### Information supplied ###

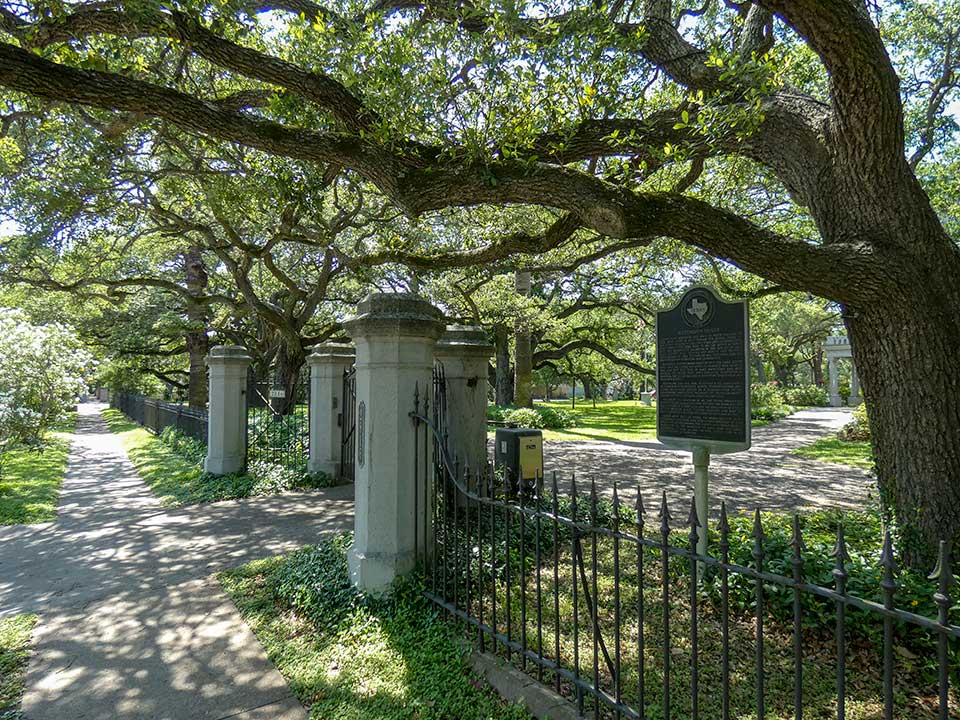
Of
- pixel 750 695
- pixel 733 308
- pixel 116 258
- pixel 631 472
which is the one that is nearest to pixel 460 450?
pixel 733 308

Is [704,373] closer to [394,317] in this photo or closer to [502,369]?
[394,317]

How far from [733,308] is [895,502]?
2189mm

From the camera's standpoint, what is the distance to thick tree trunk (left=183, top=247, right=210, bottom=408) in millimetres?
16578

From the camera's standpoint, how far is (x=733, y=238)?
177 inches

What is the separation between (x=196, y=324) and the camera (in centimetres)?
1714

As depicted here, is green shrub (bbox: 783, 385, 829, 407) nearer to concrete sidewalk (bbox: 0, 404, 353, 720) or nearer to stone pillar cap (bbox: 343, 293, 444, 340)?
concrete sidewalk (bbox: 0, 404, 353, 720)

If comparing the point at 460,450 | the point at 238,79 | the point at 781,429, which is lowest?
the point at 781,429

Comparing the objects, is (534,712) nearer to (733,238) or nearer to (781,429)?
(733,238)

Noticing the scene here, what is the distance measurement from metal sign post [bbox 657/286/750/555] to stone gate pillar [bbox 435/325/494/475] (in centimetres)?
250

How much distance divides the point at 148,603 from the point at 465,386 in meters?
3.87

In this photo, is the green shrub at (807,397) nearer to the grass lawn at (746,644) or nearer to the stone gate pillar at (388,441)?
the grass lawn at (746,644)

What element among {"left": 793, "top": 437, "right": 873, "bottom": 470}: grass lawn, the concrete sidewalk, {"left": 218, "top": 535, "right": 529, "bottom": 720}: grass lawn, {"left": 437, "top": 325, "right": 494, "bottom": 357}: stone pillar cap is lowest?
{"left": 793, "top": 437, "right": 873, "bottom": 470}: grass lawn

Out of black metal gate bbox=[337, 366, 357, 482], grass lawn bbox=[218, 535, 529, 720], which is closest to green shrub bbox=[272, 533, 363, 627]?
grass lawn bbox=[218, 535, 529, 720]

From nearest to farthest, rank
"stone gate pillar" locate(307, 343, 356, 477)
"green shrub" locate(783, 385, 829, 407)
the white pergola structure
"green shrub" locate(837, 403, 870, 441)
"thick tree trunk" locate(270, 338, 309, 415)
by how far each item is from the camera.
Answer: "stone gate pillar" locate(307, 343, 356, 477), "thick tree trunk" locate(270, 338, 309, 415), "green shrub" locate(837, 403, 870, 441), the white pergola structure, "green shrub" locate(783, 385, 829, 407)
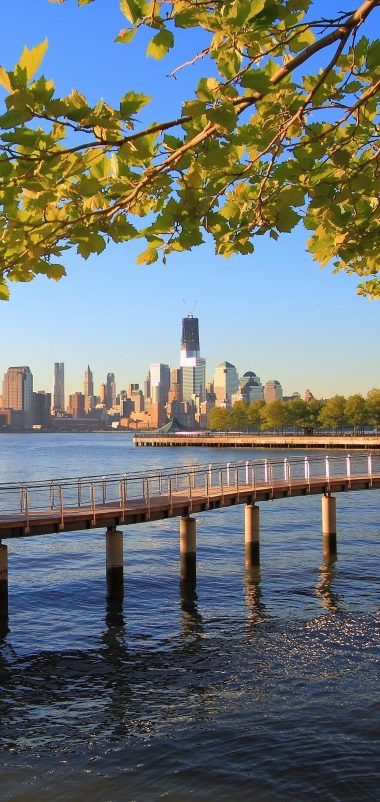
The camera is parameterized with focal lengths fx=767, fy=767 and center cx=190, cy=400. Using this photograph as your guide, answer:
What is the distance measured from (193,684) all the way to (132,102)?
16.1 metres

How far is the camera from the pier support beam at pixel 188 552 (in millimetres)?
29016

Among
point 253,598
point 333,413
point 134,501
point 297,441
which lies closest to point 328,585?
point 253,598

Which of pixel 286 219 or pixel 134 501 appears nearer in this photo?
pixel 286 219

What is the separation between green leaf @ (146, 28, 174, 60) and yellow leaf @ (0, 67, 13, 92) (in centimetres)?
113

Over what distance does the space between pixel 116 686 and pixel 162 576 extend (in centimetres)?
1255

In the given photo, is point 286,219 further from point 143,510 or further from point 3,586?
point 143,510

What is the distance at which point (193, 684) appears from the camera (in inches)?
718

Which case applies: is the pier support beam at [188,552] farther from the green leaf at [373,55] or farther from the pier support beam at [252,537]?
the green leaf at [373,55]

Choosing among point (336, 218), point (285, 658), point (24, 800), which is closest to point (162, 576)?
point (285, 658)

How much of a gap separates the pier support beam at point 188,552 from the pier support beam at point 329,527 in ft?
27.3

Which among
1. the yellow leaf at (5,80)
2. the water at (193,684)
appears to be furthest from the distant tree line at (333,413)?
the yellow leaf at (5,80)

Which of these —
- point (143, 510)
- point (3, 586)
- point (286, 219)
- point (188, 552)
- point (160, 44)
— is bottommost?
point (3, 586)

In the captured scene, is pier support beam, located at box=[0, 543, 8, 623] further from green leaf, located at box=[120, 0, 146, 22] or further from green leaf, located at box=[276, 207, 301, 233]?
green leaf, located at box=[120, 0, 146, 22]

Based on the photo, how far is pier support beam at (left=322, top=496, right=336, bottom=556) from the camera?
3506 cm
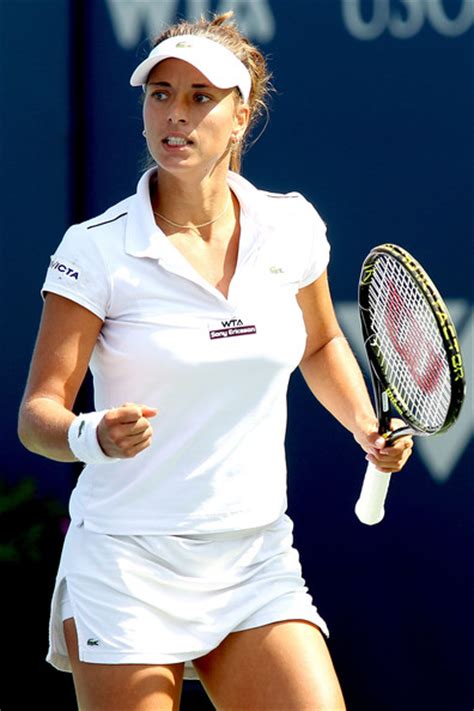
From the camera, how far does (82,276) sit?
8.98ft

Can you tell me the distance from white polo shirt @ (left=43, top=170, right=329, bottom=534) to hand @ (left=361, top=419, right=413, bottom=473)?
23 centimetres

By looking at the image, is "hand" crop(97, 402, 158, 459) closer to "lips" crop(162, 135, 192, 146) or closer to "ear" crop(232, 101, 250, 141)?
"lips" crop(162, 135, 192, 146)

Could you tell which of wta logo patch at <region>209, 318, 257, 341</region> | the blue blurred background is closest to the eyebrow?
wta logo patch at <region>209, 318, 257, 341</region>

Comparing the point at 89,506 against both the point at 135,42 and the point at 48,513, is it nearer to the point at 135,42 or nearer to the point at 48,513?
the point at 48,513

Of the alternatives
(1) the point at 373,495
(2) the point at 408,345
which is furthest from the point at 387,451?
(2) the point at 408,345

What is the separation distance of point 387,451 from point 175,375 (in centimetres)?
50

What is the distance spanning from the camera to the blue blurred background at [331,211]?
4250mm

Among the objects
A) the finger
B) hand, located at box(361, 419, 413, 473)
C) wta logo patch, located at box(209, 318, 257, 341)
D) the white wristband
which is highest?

###

Reproduce the data word for word, starting at the line that contains "Can you tell" and ending at the last line of the data, with both ends included.

Can you tell me the distance from white polo shirt @ (left=43, top=170, right=329, bottom=534) to hand @ (left=361, top=419, right=413, bottom=473)?
23 centimetres

By looking at the image, is "hand" crop(97, 402, 158, 459) closer to "lips" crop(162, 135, 192, 146) or closer to "ear" crop(232, 101, 250, 141)?
"lips" crop(162, 135, 192, 146)

Could you tell which of wta logo patch at <region>209, 318, 257, 341</region> | the blue blurred background is closest to the eyebrow?
wta logo patch at <region>209, 318, 257, 341</region>

Comparing the point at 89,506 against both the point at 135,42 and the point at 48,513, is it nearer to the point at 135,42 or nearer to the point at 48,513?
the point at 48,513

Of the alternatives
(1) the point at 373,495
(2) the point at 408,345
which is furthest from the point at 387,451?
(2) the point at 408,345

What is the separation distance of point 387,451 from point 175,375 (in centimetres)?
50

What is the distance spanning from the camera to the blue blurred background at [331,211]?
4250mm

Among the objects
A) the finger
B) hand, located at box(361, 419, 413, 473)
C) wta logo patch, located at box(209, 318, 257, 341)
D) the white wristband
which is highest?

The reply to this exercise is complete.